A potential binding mode for l-arginine docked into the Spi1–C/EBPβ chain B interaction pocket. A, two-dimensional interaction schematic. B, three perspective views. Locations of relevant amino acids, DNA backbone phosphates, and l-arginine are labeled. C, pharmacophore model demonstrating the favorable accessibility and chemical interaction potential for C/EBPβ chain B over chain A.

Figure 8.

l-Arginine inhibits recruitment of C/EBPβ to Spi1 and transcription of the IL1B gene in living cells. A, relative mRNA expression levels for the IL1B gene in THP-1 cells treated with 1 μg/ml LPS for 2.5 h following 12 h of pretreatment with indicated concentrations of l-arginine. B, relative mRNA expression levels for the IL1B and IL6 genes in THP-1 cells titrated with LPS, as indicated, for 2.5 h following the 12-h pretreatment with 10 mm l-arginine. The mRNA data presented are relative to unstimulated THP-1 cells (vehicle) and were normalized to cells treated with 1 μg/ml LPS for 2.5 h following 12 h of pretreatment with 0 mm l-arginine. C and D, ChIP studies on the IL1B gene for C/EBPβ (C) and Spi1 (D) in THP-1 cells that are treated with 1 μg/ml LPS for 2.5 h following 12 h of pretreatment with 10 mm l-arginine. The amplicon −19 on IL1B gene is the Spi1-binding site, and +4858 (IL1B) is downstream background control. The amplicon −77 on IL6 gene is direct C/EBPβ-binding site. The ChIP data were normalized to amplicon −19 on IL1B gene in unstimulated THP-1 cells.

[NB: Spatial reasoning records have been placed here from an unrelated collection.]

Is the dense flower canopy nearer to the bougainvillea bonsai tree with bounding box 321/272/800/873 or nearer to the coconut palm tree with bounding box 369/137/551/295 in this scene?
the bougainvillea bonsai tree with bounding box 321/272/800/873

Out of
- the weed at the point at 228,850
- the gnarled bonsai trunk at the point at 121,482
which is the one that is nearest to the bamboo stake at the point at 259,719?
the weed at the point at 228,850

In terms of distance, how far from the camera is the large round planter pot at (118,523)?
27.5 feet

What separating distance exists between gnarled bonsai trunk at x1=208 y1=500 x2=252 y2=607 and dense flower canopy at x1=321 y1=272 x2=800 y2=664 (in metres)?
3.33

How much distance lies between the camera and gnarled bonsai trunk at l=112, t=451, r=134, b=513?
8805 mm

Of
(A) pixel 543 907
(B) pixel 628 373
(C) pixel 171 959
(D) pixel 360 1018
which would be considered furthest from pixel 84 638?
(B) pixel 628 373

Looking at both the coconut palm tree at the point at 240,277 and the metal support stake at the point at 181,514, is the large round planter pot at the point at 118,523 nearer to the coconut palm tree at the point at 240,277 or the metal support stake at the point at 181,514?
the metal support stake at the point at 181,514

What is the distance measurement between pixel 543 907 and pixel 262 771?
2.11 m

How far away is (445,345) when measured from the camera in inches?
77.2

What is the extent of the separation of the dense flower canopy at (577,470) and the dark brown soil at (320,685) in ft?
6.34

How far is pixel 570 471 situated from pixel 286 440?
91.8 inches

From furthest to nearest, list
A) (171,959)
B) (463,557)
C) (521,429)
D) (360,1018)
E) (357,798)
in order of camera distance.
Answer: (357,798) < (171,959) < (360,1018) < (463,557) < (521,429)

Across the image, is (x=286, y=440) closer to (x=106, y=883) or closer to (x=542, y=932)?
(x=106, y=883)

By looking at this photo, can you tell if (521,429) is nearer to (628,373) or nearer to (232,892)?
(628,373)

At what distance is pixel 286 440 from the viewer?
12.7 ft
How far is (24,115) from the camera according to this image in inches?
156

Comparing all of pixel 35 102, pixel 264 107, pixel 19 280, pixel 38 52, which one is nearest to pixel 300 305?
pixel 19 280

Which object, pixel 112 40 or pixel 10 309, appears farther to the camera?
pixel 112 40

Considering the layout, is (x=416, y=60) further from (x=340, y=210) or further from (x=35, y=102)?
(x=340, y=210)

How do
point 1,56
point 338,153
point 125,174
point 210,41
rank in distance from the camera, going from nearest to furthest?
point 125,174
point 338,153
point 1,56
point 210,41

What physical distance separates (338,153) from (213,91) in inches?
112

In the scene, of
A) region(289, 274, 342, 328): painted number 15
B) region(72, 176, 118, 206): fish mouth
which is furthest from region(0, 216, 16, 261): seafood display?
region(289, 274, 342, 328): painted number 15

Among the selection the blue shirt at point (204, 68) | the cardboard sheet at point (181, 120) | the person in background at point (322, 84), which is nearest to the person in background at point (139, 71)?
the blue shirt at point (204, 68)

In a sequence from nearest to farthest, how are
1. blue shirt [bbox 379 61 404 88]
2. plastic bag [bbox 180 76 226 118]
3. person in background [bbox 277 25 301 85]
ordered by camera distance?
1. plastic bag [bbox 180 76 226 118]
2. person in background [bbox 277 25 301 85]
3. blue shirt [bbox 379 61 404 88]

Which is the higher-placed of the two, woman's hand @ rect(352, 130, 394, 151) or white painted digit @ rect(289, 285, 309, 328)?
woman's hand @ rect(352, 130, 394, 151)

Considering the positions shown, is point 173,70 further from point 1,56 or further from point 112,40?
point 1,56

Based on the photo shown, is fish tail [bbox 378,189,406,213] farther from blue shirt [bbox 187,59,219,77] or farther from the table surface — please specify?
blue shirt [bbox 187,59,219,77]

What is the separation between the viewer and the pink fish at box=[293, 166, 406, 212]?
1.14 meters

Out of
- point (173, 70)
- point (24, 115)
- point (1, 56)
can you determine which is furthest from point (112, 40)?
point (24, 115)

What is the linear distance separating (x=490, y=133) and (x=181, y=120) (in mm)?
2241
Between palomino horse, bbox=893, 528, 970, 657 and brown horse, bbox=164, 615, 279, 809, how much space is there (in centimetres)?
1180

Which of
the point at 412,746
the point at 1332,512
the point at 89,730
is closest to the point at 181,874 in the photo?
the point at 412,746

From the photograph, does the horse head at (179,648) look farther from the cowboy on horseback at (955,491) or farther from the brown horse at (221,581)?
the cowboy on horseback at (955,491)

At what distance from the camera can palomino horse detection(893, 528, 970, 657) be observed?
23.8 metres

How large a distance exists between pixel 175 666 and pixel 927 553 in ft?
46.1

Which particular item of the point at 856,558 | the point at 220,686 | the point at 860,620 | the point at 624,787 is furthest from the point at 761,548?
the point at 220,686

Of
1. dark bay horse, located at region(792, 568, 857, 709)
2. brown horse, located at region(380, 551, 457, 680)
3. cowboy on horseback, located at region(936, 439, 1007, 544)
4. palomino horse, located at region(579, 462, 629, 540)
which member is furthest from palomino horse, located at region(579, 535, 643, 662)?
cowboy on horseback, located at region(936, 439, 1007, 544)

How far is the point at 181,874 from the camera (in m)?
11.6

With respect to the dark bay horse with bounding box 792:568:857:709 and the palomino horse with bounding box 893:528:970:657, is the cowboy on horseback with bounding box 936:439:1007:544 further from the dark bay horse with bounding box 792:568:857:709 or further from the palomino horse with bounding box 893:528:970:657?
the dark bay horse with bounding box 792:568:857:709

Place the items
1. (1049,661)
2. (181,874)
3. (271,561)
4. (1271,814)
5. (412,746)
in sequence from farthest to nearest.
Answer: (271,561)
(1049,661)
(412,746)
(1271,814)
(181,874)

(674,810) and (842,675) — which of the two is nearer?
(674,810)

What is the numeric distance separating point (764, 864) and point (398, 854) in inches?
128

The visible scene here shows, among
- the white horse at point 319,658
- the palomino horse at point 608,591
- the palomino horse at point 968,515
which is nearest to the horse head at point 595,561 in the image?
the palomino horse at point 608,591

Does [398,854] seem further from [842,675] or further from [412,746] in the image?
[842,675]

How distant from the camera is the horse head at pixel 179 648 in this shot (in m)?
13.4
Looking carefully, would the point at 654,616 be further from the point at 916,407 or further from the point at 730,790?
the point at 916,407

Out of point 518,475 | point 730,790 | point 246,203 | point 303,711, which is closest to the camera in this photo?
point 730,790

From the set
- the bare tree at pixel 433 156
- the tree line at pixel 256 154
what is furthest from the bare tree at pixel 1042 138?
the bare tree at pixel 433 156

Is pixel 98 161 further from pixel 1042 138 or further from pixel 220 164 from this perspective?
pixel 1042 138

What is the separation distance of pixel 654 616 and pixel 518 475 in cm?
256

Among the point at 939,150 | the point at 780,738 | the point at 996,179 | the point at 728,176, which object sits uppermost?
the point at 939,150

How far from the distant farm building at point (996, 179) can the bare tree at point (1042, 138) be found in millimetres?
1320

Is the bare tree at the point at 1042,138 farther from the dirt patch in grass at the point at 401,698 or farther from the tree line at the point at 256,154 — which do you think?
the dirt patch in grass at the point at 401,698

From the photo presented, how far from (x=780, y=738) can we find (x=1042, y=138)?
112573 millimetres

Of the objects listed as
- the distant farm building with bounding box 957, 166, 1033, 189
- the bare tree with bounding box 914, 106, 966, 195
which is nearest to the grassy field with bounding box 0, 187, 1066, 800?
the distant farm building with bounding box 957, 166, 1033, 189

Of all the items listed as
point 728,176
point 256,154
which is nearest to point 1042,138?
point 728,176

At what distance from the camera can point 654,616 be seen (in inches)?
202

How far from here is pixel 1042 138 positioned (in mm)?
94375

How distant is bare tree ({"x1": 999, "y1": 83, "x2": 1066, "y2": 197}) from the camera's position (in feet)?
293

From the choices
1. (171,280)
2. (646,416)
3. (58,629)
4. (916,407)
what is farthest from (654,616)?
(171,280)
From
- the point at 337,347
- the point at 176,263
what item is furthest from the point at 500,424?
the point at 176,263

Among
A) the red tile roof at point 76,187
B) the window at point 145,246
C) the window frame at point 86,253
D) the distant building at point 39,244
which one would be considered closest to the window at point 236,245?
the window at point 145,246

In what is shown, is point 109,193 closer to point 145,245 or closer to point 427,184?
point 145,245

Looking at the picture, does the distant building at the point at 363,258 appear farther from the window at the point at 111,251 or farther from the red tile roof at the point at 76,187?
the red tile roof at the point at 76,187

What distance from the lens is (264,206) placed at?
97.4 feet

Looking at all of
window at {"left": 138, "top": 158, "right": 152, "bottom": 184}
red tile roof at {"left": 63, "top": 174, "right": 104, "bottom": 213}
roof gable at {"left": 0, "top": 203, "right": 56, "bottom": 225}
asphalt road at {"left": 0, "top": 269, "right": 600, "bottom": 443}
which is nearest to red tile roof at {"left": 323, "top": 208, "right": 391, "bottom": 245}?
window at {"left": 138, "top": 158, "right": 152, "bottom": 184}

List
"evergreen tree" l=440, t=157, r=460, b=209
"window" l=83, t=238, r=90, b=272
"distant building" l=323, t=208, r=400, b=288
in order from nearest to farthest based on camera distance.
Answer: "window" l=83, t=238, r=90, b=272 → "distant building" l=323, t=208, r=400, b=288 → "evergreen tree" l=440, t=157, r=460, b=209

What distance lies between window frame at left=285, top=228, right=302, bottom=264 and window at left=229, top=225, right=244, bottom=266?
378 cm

The primer sequences are indicated in Table S1. The standard error for all significant samples is representative of at least three biological replicates with p value indicated as follows: *, p < 0.05; and **, p < 0.01.

Figure 9.

Four rotational views of the final DNA–C/EBPβ–Spi1–DNA composite model. Shown are the locations of the two bZIP chains and the Spi1 wHTH DBD, along with the likely long-range enhancer–promoter DNA interaction, for four 90° rotational views in association with DNA segments representing the long-range enhancer and promoter sites of the IL1B gene.